On July 23, puffin researcher Keenan Yakola found and photographed an ABA Code 4 Great Knot on the restricted Seal Island in Knox County, Maine. This is a 1st record for Maine and only the second record of this East Asian species in the eastern part of the continent.

Seal Island is part of Maine Coastal Islands National Wildlife Refuge, and is a restricted to the public.  It was used as a bombing range in the middle of last century and unexploded ordinance is still present on the island making it unsafe for visitors. It is the site of a large seabird colony and is perhaps most famous as the site of a large, and successful, initiative to reintroduce an Atlantic Puffin colony to the coast of Maine.

Great Knot is a fairly common East Asian migratory shorebird, breeding in northeast Russia and wintering primarily in Australia. However, its global population has seen a significant decline in the last decade as development of the famous Yellow Sea tidal area in eastern China, a critical stopover area for many species of shorebird, has greatly impacted this and other species.

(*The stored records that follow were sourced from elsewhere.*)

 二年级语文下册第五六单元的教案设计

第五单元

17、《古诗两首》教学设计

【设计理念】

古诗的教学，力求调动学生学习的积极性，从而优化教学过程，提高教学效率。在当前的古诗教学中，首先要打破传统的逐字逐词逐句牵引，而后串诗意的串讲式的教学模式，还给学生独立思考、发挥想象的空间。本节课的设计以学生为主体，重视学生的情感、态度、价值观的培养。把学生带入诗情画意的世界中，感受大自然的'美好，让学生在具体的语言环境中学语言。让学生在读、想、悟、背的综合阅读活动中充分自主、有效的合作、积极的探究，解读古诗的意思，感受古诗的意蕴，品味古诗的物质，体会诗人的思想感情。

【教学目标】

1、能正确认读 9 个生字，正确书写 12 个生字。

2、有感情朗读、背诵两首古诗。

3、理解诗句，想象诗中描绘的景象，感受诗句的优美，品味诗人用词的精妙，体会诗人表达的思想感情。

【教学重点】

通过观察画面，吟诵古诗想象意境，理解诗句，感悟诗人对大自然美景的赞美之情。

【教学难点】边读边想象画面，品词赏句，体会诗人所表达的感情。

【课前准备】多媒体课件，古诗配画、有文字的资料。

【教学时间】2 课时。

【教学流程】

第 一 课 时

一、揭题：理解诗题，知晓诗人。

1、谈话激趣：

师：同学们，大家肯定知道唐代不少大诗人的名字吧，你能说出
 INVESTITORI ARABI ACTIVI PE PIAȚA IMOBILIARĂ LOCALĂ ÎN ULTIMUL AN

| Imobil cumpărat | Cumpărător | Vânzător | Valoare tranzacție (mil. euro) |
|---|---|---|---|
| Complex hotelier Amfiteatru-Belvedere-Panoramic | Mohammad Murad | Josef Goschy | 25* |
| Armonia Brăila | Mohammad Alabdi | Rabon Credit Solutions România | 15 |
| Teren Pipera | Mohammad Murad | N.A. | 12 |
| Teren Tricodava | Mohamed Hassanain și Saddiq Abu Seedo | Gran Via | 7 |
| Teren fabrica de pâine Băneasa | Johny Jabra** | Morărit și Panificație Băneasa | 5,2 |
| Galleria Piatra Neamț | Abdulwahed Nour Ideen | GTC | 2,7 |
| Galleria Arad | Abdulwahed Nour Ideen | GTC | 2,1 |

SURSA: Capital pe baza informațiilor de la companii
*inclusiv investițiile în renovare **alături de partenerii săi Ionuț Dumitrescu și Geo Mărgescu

This largest of the Calidris shorebirds is most frequent in the ABA Area in Alaska, where it is a rare migrant on St Lawrence and the Seward Peninsula (including this year), and exceptional in the Aleutians and Pribilofs. There are at least two records away from Alaska, from Oregon (1990) and West Virginia (2007), the latter one of the most bizarre bird records in the ABA Area. Additionally, there are 3 additional reports from Washington and British Columbia, and a famous “Surfknot” recorded in two non-consecutive summers in southern California, that was presumed to be a hybrid between Great Knot and Surfbird.